Four-Alarm Fire at the old L. H. Parke Coffee and Tea Importer Warehouse,
Front Street below Girard, Philadelphia, 10 July 2012
(photo @http://6abc.com)
Pre-Fire view of Parke Warehouse's Hope Street Frontage
(photo @http://hiddencityphila.org)
Not surprisingly, it happened again. As had happened three months earlier at the old Thomas Buck Hosiery Mill in Kensington, a fire this morning ripped through an abandoned property in the shadows of the Market-Frankford El, this time at the old Parke's Coffee and Tea Warehouse on Front Street just south of Girard, on the border between Northern Liberties and Fishtown (for a history of the property, see the article in today's Hidden City Daily; for photos of the fire, see here and here).
The property is owned, not surprisingly, by Liberty Homes Tower Investments, Inc., part of the empire of Philadelphia's leading developer, Bart Blatstein, who has recently been the prime mover in the transformation of Northern Liberties from a down-on-its-heels industrial neighborhood of old tanneries and breweries (both Schmidt's and Ortleib's) to the hipster locale it has become over the past decade. Blatstein, of course, is the one responsible for the famous Piazza at Schmidt's which, despite its upscale aura and shockingly modernistic design, has had something of a chequered crime history over the past three years.

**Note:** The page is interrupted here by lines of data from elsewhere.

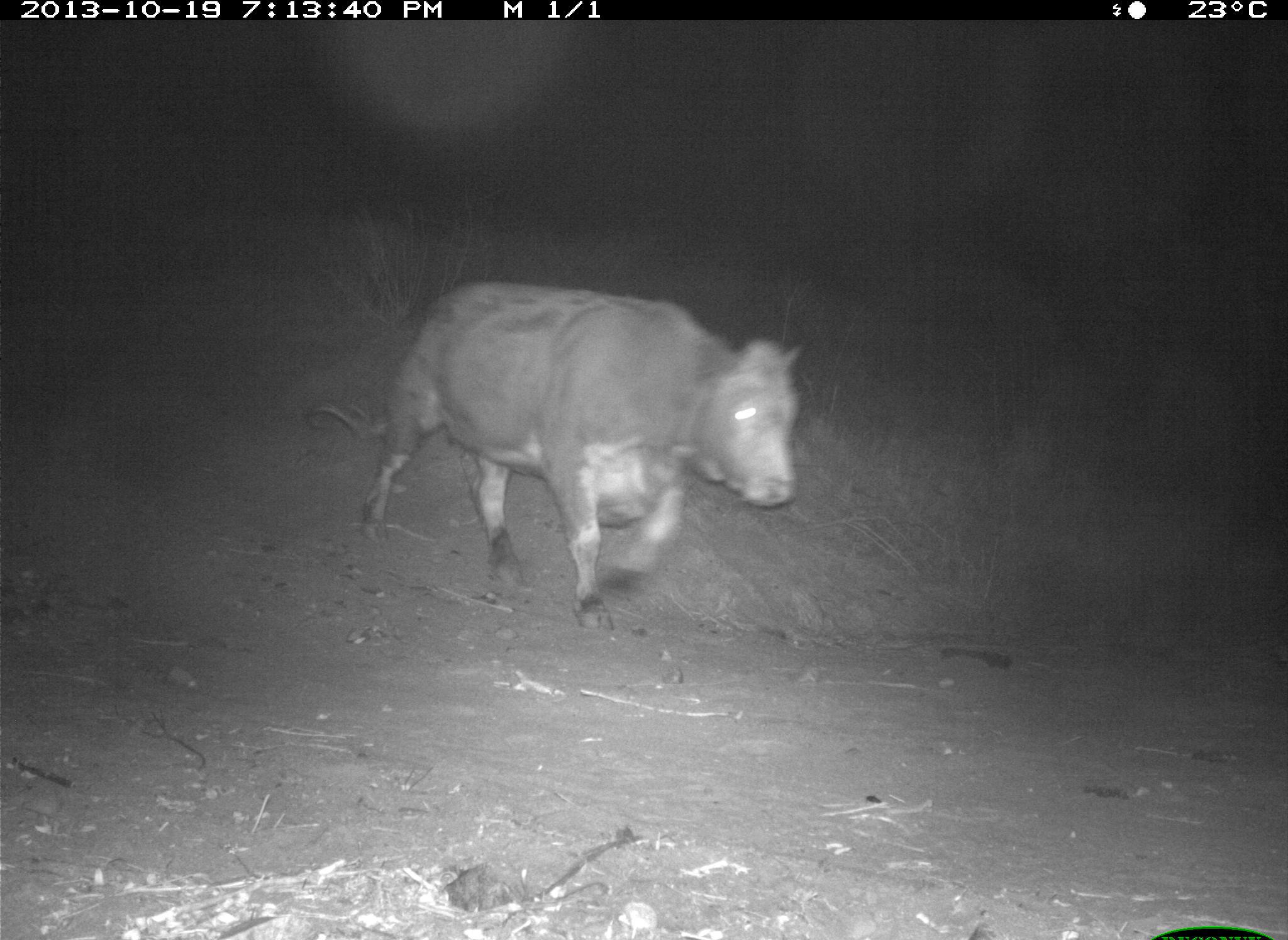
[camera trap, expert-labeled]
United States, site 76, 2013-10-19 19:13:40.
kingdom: Animalia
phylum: Chordata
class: Mammalia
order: Artiodactyla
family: Bovidae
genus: Bos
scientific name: Bos taurus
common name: cow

I have long admired the warehouse that met its fiery fate this morning. One thing that has also struck me time and again is the failure of its owner to seal the building properly so as to preserve it for future restoration (the same is also true of Blatstein's old Ortleib's brewery a few blocks away). As a result, one more old brick building, which can never be replaced, is lost to history, no doubt ultimately to be replaced by modernistic residences or offices that will ultimately fail to satisfy. Philadelphia has been somewhat lucky as a result of its ancient history and, hence, building stock. Ultra-modern buildings, such as the Piazza at Schmidt's, fail to offend because their contrast to the warm, red brick buildings for which the city is famous, lends a healthy aesthetic diversity. In other words, such buildings have as yet failed to attain to the critical mass where their jarring angularity and inherent coldness offends. How much longer will this situation obtain?
I leave you with a number of photographs I have taken of the warehouse complex in June of 2009, September of 2010, and April of 2012.
Top: Front Street frontage
Bottom: view up Hope Street from the south
(Photos by author, 27 June 2009)
View across El tracks from Girard Avenue McDonald's parking lot
(phot by author, 7 April 2012)
Photos by author, 7 April 2012. Note the 1843 date and "Hope Mills"
inscription on the part of the complex just north of
the 4-story warehouse
The author across from the rear of the warehouse on Hope Street, 24 September 2010
Hope Street across from the Parke warehouse, 24 September 2010.
This building subsequently burned and new construction is replacing it.